Happy New Year everyone! Don’t worry, I’m well aware it’s only August and we still have another four months or so before the “official” new year arrives. But with the winding down of summer and the commencement of the school year, I tend to view September as a type of New Year as well.
September has always been my favorite month of the year. It’s the perfect time to reflect on the great memories made during the summer, but it’s also a time to reflect and regroup—to get that to-do list back out and start prioritizing what you still need to complete by year’s end.
When I was in sales, September was always the time I would plan out my sales activities for the rest of the year so I could end the year strong, in the hopes of securing a coveted spot at Sales Club the following April. There is nothing like an all-expense paid trip to somewhere hot and sunny to get you motivated. (And as someone who lives in Canada, a warm tropical trip in the early spring is much appreciated!)
But I’m a planner by nature and very task oriented. I get a special thrill out of setting goals for myself and then creating my to-do lists so that I can be successful in achieving those goals. But I know many people don’t get a kick out of stuff like this like I do. So, if you are looking to make a big impact on your numbers during the remaining months of the year, here are my top tactics that worked well for me that I hope you find beneficial:
3 Sales tips to ending the year strong
1. Clean up your opportunity pipeline so you know what you’re working with
Having hundreds of open opportunities in your pipeline doesn’t necessarily demonstrate how productive or successful you are. I always made it my mission to work within a leaner pipeline, so I had a truer, more accurate picture of what the real sales opportunities were in front of me. It allowed me to focus on those key customers who had actual product needs and provide better forecasting numbers to upper management. So, it’s a good idea to go through your pipeline every September and do a hard cleanup.

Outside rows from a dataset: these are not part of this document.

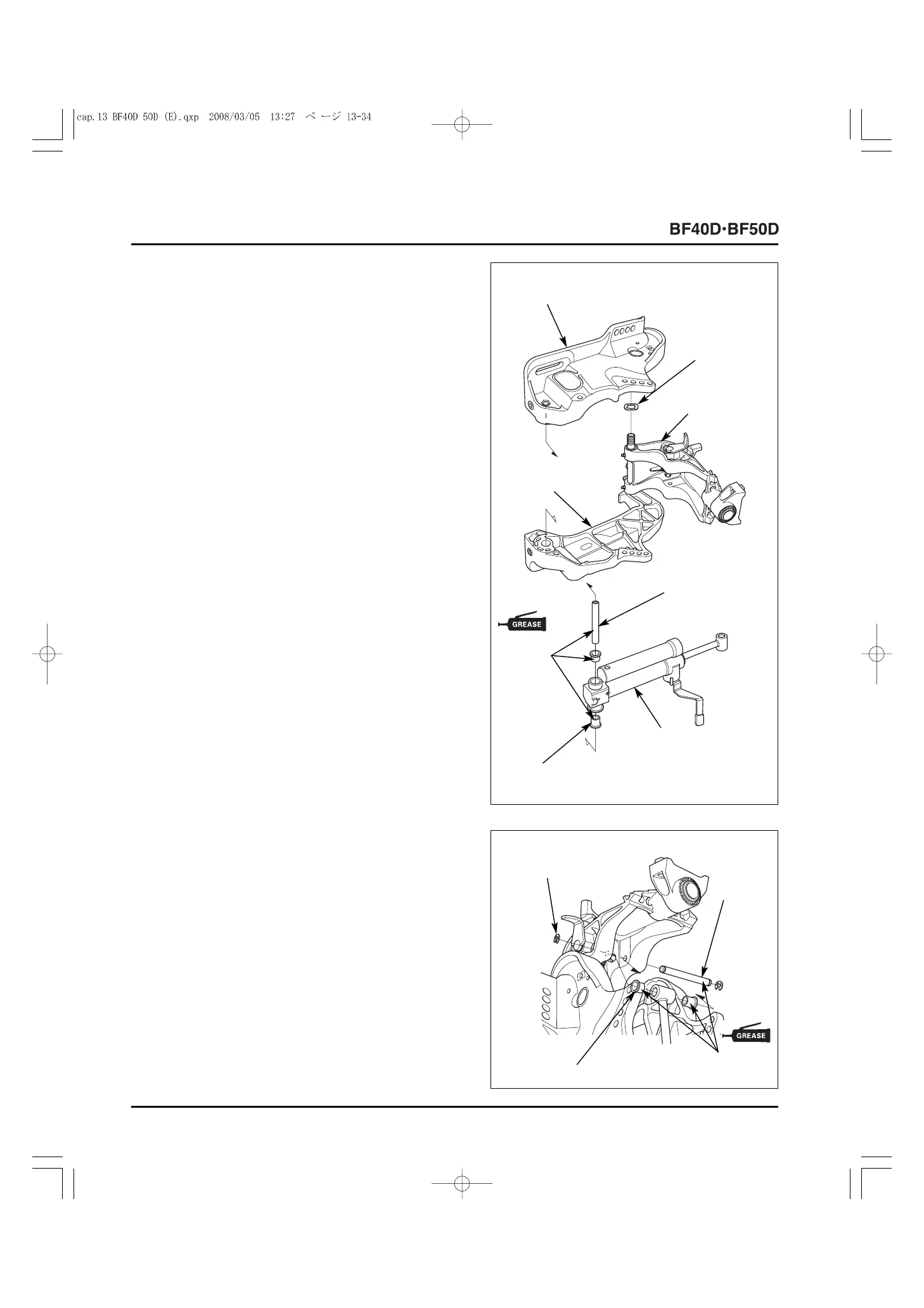 cap.13 BF40D 50D (E).qxp 2008/03/05 13:27 ページ 13-34

BF40D·BF50D

GREASE

GREASE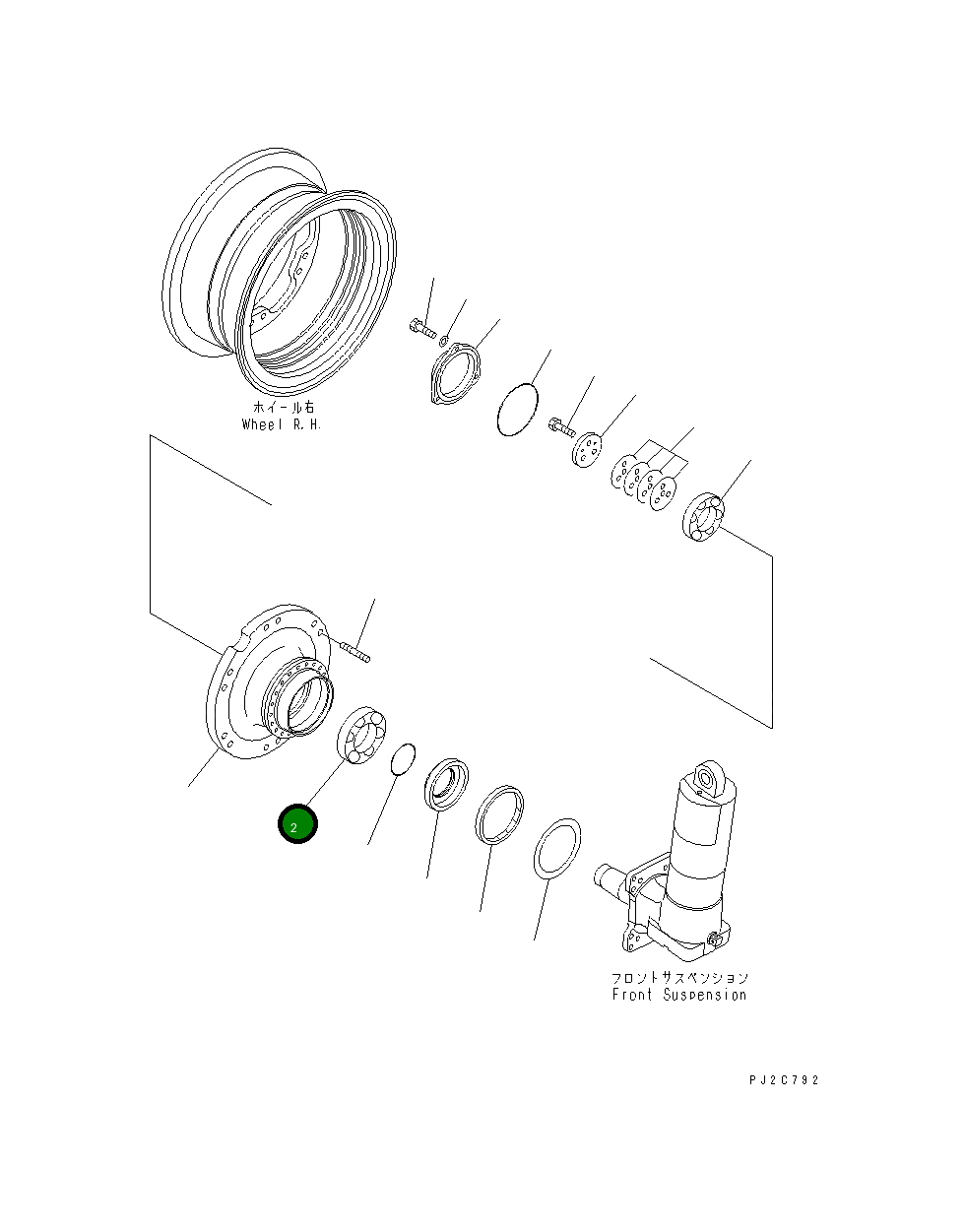 ホイール右
Wheel R.H.

2

フロントサスペンション
Front Suspension

PJ2C792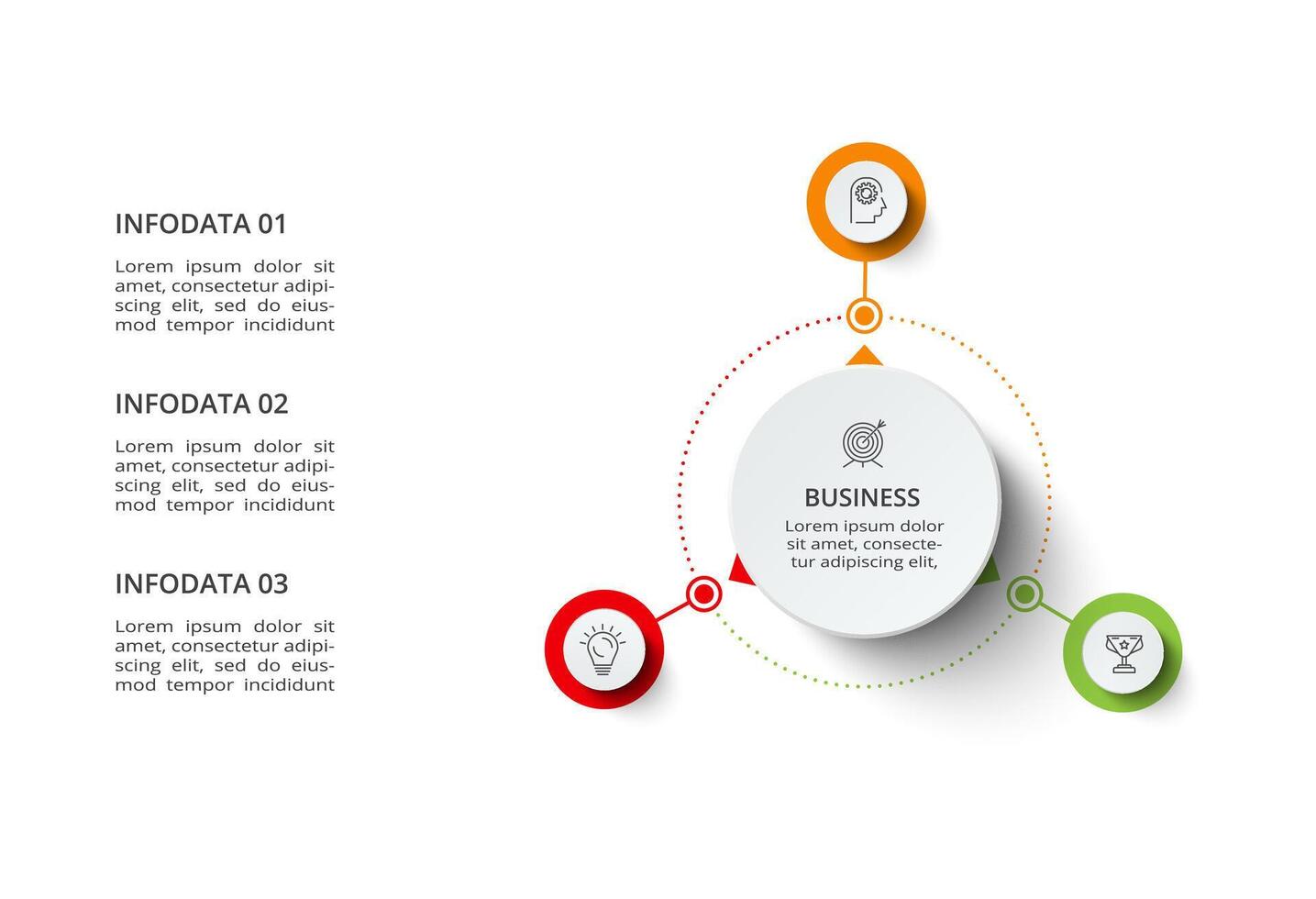 INFODATA 01

Lorem ipsum dolor sit amet, consectetur adipiscing elit, sed do eiusmod tempor incididunt

INFODATA 02

Lorem ipsum dolor sit amet, consectetur adipiscing elit, sed do eiusmod tempor incididunt

INFODATA 03

Lorem ipsum dolor sit amet, consectetur adipiscing elit, sed do eiusmod tempor incididunt

BUSINESS

Lorem ipsum dolor sit amet, consectetur adipiscing elit,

Take some time to itemize the older opportunities you may have been pushing along, and those where you haven’t had any real customer uptake or engagement in the past several months. Send them a quick email to gauge their continued interest. Here’s a quick, four-line email template I use to send:
Hey! Just doing some pipeline cleanup. I know we spoke about X to solve that problem you were having, but I haven’t heard from you lately. Is this something that’s still on your radar? I would love to connect if you want to discuss further. But, if things have changed, just let me know and I’ll remove you from my pipeline list.
This approach worked wonders in helping me get organized and create a more accurate pipeline picture for the remaining two quarters. Yes, I would have customers who would get back to me and tell me they didn’t need anything or were no longer interested, but that was the point. It forced me to close out that open opportunity and get it out of my pipeline. I would then make a note in their file and schedule a reminder to reach back out in three to four months’ time to check in.
And while that did happen, I would also get emails back from customers saying, “Hey! Thanks for the outreach! Yes! This is still something we need. When can we chat and catch up?” And that would work to reinvigorate the opportunity and reprioritize it for me to pursue further.
2. Review existing customer contracts and create a gap list of missing services for each
Here I would review my entire territory base and rank customers based on the number of products they purchased from us. I would then review the customers with the fewest number of products and, based on this, I would create a gap list and reach out to schedule a meeting. During this meeting, we would review what products they were using from us today, how they were using them within their customer base, what new revenue streams they were interested in pursuing, and how we could help them achieve those goals. Inevitably, this discovery and curiosity into their business strategy and sales objectives would naturally uncover new sales opportunities for me to pursue.
3. Create a list of customers you haven’t spoken with in a while and schedule a business review
We all have that segment of customers we don’t hear from very often. But just because they aren’t very demanding doesn’t mean we should take it for granted everything is OK and that they don’t need anything from us. As part of my sales planning, I would review the last activity date for all customers in my territory, and for any customer that I may not have spoken with in the past six months or so. I would then dedicate time to reach out and request a time to meet. I prefaced it as a “what’s new” call to find out what was going on in their business and how their customers were doing. Then I would bring them up to speed on what was currently happening at N-able and what we were working on.
The goal was to see if there were any issues their customers were experiencing that we could help resolve for them. It was also to see if there were any areas where they weren’t seeing their desired revenue growth, to determine areas where I could possibly help from a consulting standpoint. Our industry is incredibly dynamic and changes quickly. Oftentimes these updates would jumpstart conversations that ultimately uncovered new sales opportunities I could add to my pipeline.
These are the top three strategies I utilized when I was in sales to help power up my pipeline and finish my year strong. I encourage you, when you are back from your summer holidays, to make a point to dedicate September as your own version of a “Sales New Year” and spend some time doing your own pipeline cleanup and sales planning—it will be well worth the exercise.